Last night I witnessed something incredible—or perhaps I should credit the experience to a couple of unrelated things. It was the evening of September's full moon, the gorgeous weather obstinately impervious to the date on the calendar, and we had just enjoyed an al fresco dinner with a delicious bottle of Salamancan Rufete. As dusk chased away the day's balmy splendour, my wife began to settle into the routine of a work night while I, rather spontaneously, decided to walk downtown to see a rock and roll show.
Lighting a jazz cigarette as I traversed through my neighborhood, the delicious darkness incrementally enveloped me with each step. By the time I got to Centre Street Bridge, the full moon was rising sinisterly above the Bow River, mocking the sun as its macabre orange luminescence broke through lingering forest fire smoke. It seemed to signal the end of days, not just this day, especially as wisps of cloud provided the foreboding orb with a momentary moustache, beret and rakish leer, and I stopped to bask in its empowering glow before walking the final stretch to the venue.
I descended into a dark, clamorous basement, greeting friends and acquaintances as a quintet of New Yorkers tuned up their instruments on stage. A general shaggy aesthetic foreshadowed their '60s garage influences, though the bassist looked like the bouncer of a gay bar—at least based on my limited experience—and the organ player could have been a Parisian model. I'd previously checked out their records which I didn't find compelling enough for frequent revisits, but the sound was sufficiently interesting for me to venture out on a lovely September evening. If anybody in the bar anticipated what was about to happen, it certainly wasn't me.
After greeting the small crowd and expressing their gratitude to everyone for coming out on a Sunday night, the band exploded into a set that was so consummately intense, cohesive, mesmeric, and unhinged that I could barely process what was going on. Everyone in the band wielded their instruments as if to communicate that their sole life purpose was to participate in this very performance. They were all adepts in accordance to the standards of their genre, but each played without the ego that besets so many musicians. Instead of showing off, each played for the greater good of the band as a whole and the performance as an event; and seldom have I seen five musicians (or any other number, for that matter) so convincingly play as if they shared one brain. They certainly shared one vision, and one idea of what constitutes a great show.
The band seamlessly alternated between driving, grooving and jangly tempos; extended jams would culminate in taut, orchestrated crescendos; segues between songs were sharp and merciless; and as they bounced and leapt around the stage, they were clearly loving it all as much as the audience—to whom the band was collectively hypnotic like a burning moon. I too was under their spell, and grateful beyond measure for the unhinged rock and roll experience.
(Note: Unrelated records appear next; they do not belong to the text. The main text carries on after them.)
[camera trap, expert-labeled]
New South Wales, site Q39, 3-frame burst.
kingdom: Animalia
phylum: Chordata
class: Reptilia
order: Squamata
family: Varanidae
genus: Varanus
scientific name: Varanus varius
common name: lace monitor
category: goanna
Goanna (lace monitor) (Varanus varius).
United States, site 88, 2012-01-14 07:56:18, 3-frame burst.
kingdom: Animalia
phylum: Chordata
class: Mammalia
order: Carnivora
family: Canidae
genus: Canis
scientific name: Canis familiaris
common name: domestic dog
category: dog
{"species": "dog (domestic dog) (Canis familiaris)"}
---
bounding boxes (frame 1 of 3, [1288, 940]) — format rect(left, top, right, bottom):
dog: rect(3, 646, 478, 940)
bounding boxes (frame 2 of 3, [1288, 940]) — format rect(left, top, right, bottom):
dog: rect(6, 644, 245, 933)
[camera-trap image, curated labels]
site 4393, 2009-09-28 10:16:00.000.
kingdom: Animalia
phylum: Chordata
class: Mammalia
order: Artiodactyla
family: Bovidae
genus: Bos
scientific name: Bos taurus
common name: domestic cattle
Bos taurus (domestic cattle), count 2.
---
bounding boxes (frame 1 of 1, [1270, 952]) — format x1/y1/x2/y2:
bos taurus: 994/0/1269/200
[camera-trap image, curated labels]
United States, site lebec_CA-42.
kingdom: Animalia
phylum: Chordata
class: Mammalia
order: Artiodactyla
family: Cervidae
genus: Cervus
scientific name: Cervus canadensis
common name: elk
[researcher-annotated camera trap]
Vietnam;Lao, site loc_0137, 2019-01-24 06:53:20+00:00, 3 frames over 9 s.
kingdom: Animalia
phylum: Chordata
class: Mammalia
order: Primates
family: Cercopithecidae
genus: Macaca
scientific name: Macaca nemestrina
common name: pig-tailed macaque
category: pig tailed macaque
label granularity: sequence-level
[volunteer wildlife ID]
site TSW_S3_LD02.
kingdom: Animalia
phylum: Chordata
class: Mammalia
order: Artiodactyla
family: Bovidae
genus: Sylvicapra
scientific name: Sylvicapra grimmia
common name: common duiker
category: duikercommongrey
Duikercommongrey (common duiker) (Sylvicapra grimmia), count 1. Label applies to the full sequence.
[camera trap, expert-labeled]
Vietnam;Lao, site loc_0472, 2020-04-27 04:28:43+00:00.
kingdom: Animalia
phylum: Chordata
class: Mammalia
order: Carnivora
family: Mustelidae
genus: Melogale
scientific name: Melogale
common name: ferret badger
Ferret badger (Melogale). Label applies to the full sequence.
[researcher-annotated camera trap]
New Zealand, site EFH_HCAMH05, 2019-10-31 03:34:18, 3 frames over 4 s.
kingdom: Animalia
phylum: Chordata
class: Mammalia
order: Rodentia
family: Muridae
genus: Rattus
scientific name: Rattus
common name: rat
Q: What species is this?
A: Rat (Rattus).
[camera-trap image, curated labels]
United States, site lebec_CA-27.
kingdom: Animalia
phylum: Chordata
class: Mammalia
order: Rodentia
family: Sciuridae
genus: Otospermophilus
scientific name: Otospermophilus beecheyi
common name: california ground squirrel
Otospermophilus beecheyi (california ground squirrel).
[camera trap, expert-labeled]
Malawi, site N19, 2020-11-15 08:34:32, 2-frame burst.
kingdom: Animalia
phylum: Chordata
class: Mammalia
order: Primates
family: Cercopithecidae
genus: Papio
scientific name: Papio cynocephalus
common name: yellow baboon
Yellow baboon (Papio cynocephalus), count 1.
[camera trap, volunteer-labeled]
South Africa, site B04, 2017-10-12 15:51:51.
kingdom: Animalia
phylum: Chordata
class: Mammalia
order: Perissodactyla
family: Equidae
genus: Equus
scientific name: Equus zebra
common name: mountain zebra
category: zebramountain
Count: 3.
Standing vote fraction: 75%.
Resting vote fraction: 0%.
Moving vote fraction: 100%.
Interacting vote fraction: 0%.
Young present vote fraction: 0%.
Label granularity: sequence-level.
I awoke this morning with suspicions already mounting as to whether or not it was even real, quickly committing these details to the page before the memories evaporated like dreams. Had I walked into the bar last night with outsized expectations, I still would have been impressed. As it was, my aloof openmindedness left me benignly haunted by how fulfilling full moons, lunatic art and warm September evenings can be. Perhaps one should approach all situations with modest anticipation at most—to mitigate abject disappointment, sure, but also to keep the mind fertile for blowing.